According to the Babok (Business Analysis Body Of Knowledge) from the IIBA (International Institute of Business Analysis), business analysis is “ The practice of enabling change in an enterprise by defining needs and recommending solutions that deliver value to stakeholders”. This definition is the perfect summary of my work. The IIBA definition can be divided into four parts, defining needs, enabling change, recommending solutions, deliver value to stakeholders. Don Hussey the managing director of Norwalk Aberdeen analyzes that definition as follow.
Enabling Change: Most of the Business analyst work is on projects and regardless of their size, they change an organization.
Defining Needs: someone determines that the organization has a need. The Business Analyst defines that need in detail and the organization addresses that need (trough a project).
Recommending solutions: Solutions can be systems, policies, training, business processes, or a system feature.
deliver value to stakeholders: The stakeholders can be the Management, regulators, customers, logistics, any department within the company, etc.
Now that you have a broader view of what business analysis is, maybe in the past you’ve done similar things for your company without having the title of Business Analyst. You are right because a Business Analyst is any person who performs business analysis tasks described in the Babok. The Business Analyst elicits the needs of the stakeholders with many activities like understanding the company problems, analyzing the needs, recommending solutions, driving the change, etc. Within an enterprise, several people can therefore perform business analysis. From the system analyst to the product manager, thought the data analyst, the product owner, the management consultant, to name but a few.

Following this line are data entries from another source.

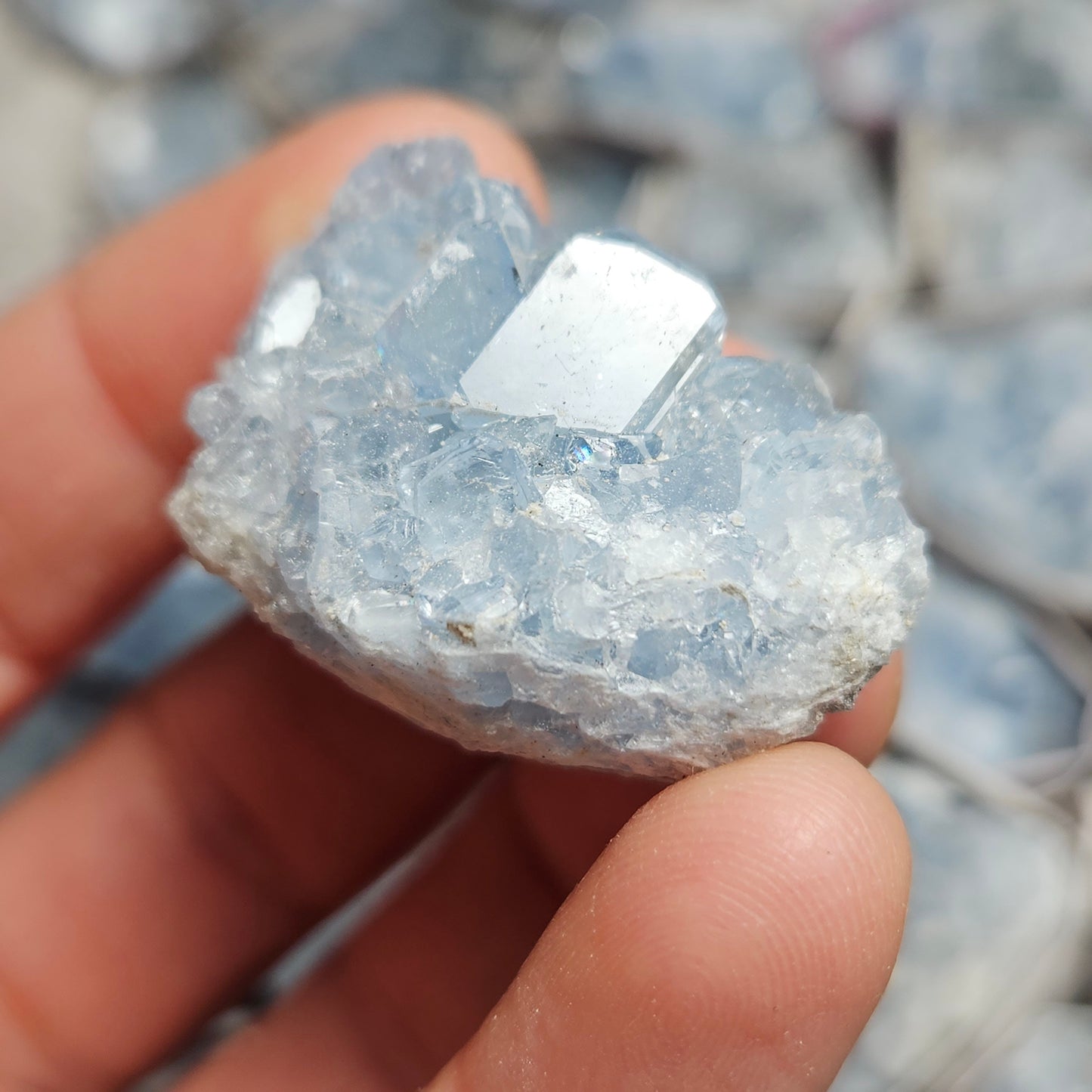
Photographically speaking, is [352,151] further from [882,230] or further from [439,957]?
[882,230]

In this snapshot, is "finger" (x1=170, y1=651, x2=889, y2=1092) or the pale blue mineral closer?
"finger" (x1=170, y1=651, x2=889, y2=1092)

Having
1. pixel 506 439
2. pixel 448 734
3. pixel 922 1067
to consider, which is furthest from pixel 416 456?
pixel 922 1067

The value proposition of business analysis resides in the definition of the IIBA. Let’s say we are Company X and Company X does not enable change to stay ahead of the competition, the company will lose market share, customers, revenues. Company X does not define its needs. How the company will know what direction to take if the company does not know what its needs are? Every decision can be the wrong decision if there is no clear direction. If the solution recommended does not meet the needs define, well the solution can be incomplete or a wrong solution. And finally, if the solution delivers no value to the stakeholders, Company X has lost time, money, and resources designing a solution with no value for the stakeholders. The value of Business Analysis is to make sure that Company X or any other company do not end up that way. Business analysis is the safeguard of changes for company in the era we live in.